***** Фрагмент текста *****
Тупицын. Да не в проектном. Простая вещь в примере, который ты рисуешь. Есть организованность некоторой системы деятельности. Система давно распалась, там никаких церквей уже нет, а организованность есть. И организованность в себе несет следы этой системы деятельности. Как только ты начинаешь работать каким-то образом с этой организованностью, естественным образом сразу начинает восстанавливаться вся система деятельности. Логически следует, что из этой церкви нужно сделать действующую церковь, потому что она так и будет течь, если там службы не будет, если там не будет людей, которые все это будут поддерживать.
А восстановление церкви, действительно, влечет за собой восстановление образа жизни, присущего уезду, и так до монархии докатитесь, если логически продолжить.
К проекту это не имеет никакого отношения, а имеет отношение к тому, что каждая организованность несет на себе отпечатки предыдущей деятельности. Музейщик, будучи тонким человеком, просто начинает это восстанавливать, а не проектировать.
Зуев. Но Кижского уезда раньше не было.
В принципе уловлено правильно, но как частный пример, потому что в любой организованности впечатан целый ряд возможностей, в том числе и раскручивание в обратно-историческом порядке. То, о чем ты говоришь, есть просто частный случай, я настаиваю, проектного разворачивания, потому что реконструкция есть такой же проект, как и деконструкция, или развитие.
Я не понимаю, чем то, что ты говоришь, отличается от того, что говорю я. Да, можно в пределе восстановить монархию. А можно и еще что-нибудь такое сделать. Но вопрос в сознательности действия.
Может, для тебя как для представителя нового поколения реконструкция и реформация является ценностно неприемлемой.
Княгинин. Вопрос ведь буквально заключается в следующем: в пределе все ли является проектом? Известный тебе Б.И. Хасан говорит: «Всё – конфликт». Его спрашиваешь: «А это?» Он: «А это уже другой конфликт». Его спрашиваешь: «А есть что-нибудь, что не-конфликт?» Он говорит: «Ну вот видишь, у нас с тобой уже конфликт».
Зуев. А я, между прочим, Александрову отвечаю: «Это не проект уже».
Княгинин. С какого момента не проект? Когда ты рассказывал, это был уже не проект, а песня монгола. Они все красиво поют – замечательные голоса, удивительный вкус, непередаваемые мелодии. Так вот ты спел ее, а в каком месте закончился куплет про проект?
Когда они перекрыли крышу, проект закончился.
Зуев. Да, этот проект закончился. Но это твой вчерашний вопрос, когда я тебе отвечал, что ты отдельно каждый контур можешь вытащить и рассматривать как отдельный проект. Но если рассматривать это как некоторую системную целостность, то это проектом уже не является.
Ты же пытаешься ответить на свой вопрос о том, можно ли все историческое пространство интерпретировать как проектирование.
Но если ты рассматриваешь проект как язык, как проектное мышление, то так же как, наверное, можно всю человеческую историю описать в языке математики, в формулах, точно так же историю можно описать и в проектном языке. Это не значит, что все в истории было проектами.
Княгинин. Я же с тобой полемику не веду. Я поясняю. А ты воспринимаешь это как полемику и загоняешь меня в позицию полемиста.
***** Материал *****
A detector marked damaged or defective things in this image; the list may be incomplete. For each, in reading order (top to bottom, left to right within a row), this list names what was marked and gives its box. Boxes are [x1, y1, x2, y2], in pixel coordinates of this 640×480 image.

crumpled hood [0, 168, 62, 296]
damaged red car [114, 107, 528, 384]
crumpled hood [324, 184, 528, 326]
*****
- _Задания_
1. Что, согласно фрагменту, Б.И. Хасан говорит обо всём?
2. Обновите фрагмент. Перепишите его от «К проекту это» до «а не проектировать.» включительно, заменив «Музейщик» на «Реставратор».
3. Продолжите фрагмент беседы о проекте и организованности после его последней реплики.

- _Ответы_
1. «Всё – конфликт».

2.
К проекту это не имеет никакого отношения, а имеет отношение к тому, что каждая организованность несет на себе отпечатки предыдущей деятельности. Реставратор, будучи тонким человеком, просто начинает это восстанавливать, а не проектировать.

3.
Верховский. Проект починки крыши начался с того момента, как течь пошла. Что начало течь на Северо-Западе, отчего там началась разработка стратегии?
Зуев. Здесь я бы чуть-чуть поправил. Проект начался не когда крыша начала течь, а когда появился особый тип отношения к факту течи в крыше. Там начинает возникает проектное отношение.
Княгинин. Вот это хорошо. Утром я просыпаюсь в деревенском доме, там холодно, и у меня возникает проектное отношение – не растопить ли печку?
Зуев. Растопить печку – это не проект.
Княгинин. А покрыть крышу?
Зуев. Если это связано с перекомпоновкой музейного пространства, это проект.
Тупицын. Что настораживает, и не дает согласиться? Принцип двойного полагания, который мы вводили. Он заключался в том, что одновременно кладется объект и некоторая объемлющая система. Утверждалось, что необходимость такого двойного полагания связана с тем, что имеется некоторый разрыв между объектом и этой системой деятельности.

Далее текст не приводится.